Bigelow Chapel, Mount Auburn Cemetery, Cambrid...

Bigelow Chapel, Mt. Auburn Cemetery

Even in death the rich still have it all. If you’re a member of the 1% club, snagging a spot in a ‘luxury’ cemetery can cost over $500,000. No simple pine box for these folks – when it comes to lying six feet under, only the very best will do:

A final resting place at Donald Trump’s golf course in New Jersey will surely cost a lot, but will be a bargain compared to some of the country’s other swanky cemeteries.

 Trump announced this week he is considering building a 1.5-acre cemetery next to his high-end golf course in Bedminster where members pay a lifetime fee of as much as $300,000. If they want to stay beyond that, they most likely will pay a membership fee that includes burial, Trump consultant Ed Russo says.

But the fairway to heaven won’t cost what some premium plots cost elsewhere if the plan gets state and local approval.

Putting one’s name on the most permanent of marquees can reach several million dollars at the most exclusive cemeteries in the country. In comparison, the median cost of a funeral was $6,560 in 2009, the most recent yearly figure from the National Funeral Directors Association.

At Mount Auburn Cemetery in Cambridge, Mass., a National Historic Landmark renowned for its landscaping, the choicest piece of pond-front property costs upward of half a million dollars, said Sean O’Regan, vice president of cemetery services and operations.

“While you’re not purchasing real estate — you’re purchasing burial rights — it’s definitely location, location, location,” O’Regan said.
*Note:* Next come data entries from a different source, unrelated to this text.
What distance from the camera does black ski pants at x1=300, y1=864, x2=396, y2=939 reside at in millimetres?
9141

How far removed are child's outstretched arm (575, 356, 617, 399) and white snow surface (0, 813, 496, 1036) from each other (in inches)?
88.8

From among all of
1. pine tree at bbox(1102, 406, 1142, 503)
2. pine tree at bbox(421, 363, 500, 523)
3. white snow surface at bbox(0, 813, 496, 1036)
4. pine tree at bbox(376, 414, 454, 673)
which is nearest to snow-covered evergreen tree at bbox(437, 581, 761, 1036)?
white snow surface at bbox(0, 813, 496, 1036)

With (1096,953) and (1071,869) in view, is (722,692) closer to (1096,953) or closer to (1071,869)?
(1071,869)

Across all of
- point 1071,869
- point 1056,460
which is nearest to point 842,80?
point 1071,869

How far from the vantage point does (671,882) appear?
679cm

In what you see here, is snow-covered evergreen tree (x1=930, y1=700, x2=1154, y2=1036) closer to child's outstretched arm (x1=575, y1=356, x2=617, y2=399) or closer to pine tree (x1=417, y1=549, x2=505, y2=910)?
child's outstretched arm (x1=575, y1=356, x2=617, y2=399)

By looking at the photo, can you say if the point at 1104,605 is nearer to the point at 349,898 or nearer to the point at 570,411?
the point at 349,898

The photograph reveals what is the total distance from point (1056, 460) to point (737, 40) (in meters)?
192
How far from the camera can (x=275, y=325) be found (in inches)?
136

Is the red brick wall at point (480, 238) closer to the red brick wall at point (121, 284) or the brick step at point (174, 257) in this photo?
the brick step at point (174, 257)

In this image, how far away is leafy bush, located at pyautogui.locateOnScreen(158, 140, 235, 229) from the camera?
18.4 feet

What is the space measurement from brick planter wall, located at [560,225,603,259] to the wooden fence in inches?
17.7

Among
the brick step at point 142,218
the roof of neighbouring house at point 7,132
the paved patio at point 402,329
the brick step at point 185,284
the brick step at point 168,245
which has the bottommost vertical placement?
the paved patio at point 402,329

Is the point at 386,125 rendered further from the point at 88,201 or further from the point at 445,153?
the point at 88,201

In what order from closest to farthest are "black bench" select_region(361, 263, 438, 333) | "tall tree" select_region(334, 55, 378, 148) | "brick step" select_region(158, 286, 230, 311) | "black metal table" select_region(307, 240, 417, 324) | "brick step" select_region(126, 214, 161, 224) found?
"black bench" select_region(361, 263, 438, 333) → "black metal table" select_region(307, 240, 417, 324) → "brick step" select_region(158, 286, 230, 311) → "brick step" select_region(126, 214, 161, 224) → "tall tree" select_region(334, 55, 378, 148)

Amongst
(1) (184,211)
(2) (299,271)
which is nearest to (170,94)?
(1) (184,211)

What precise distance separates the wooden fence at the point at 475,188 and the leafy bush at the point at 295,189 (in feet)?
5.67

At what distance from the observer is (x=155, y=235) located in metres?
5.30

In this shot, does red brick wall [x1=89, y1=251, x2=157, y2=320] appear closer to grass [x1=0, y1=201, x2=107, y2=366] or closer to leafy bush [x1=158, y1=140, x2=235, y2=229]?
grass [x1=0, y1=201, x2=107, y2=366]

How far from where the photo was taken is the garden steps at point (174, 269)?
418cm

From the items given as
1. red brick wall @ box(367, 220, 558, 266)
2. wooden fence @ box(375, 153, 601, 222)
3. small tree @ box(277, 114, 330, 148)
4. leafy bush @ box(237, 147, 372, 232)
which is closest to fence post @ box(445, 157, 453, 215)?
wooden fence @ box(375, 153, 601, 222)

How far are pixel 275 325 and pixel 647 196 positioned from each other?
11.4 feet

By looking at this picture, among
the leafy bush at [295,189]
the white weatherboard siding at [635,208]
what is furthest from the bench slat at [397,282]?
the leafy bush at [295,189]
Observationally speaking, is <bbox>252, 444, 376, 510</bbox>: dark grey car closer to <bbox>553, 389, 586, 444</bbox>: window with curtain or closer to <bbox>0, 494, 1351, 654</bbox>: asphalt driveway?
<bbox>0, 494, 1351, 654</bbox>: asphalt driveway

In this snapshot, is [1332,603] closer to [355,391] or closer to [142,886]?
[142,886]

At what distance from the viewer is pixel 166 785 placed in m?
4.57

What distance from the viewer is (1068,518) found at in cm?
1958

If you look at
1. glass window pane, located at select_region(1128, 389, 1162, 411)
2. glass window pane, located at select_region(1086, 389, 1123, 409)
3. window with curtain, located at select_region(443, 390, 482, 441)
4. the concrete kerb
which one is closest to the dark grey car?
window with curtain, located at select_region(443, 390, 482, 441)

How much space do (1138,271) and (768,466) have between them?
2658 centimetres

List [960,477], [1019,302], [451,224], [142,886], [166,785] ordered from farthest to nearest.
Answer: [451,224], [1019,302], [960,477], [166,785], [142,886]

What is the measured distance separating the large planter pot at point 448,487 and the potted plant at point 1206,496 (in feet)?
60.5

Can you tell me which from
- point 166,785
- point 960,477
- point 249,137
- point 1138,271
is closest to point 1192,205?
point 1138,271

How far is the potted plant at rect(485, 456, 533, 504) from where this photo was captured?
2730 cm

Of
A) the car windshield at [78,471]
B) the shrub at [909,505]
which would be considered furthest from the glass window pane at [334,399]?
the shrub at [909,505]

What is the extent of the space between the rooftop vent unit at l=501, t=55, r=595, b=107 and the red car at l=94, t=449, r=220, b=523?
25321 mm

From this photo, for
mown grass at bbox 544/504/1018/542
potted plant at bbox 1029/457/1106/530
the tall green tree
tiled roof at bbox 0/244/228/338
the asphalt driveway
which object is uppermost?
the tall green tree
The Woodlawn Cemetery in the Bronx, which was designated last year as a National HistoricLandmark, is popular among the wealthy and famous. Burial arrangements can range from $600 for cremated remains to $3.5 million for an historic private mausoleum more than 100 years old, Woodlawn President John Toale said.

The Frank E. Campbell funeral home in New York’s Manhattan is the go-to place for celebrity funerals. In its 115 years of business, the home has arranged final rites for the titans of New York industry, famous sports figures, politicians and countless celebrities, Vice President Dominic Carella said.

And they say that you can’t take it with you when you die…apparently some people can.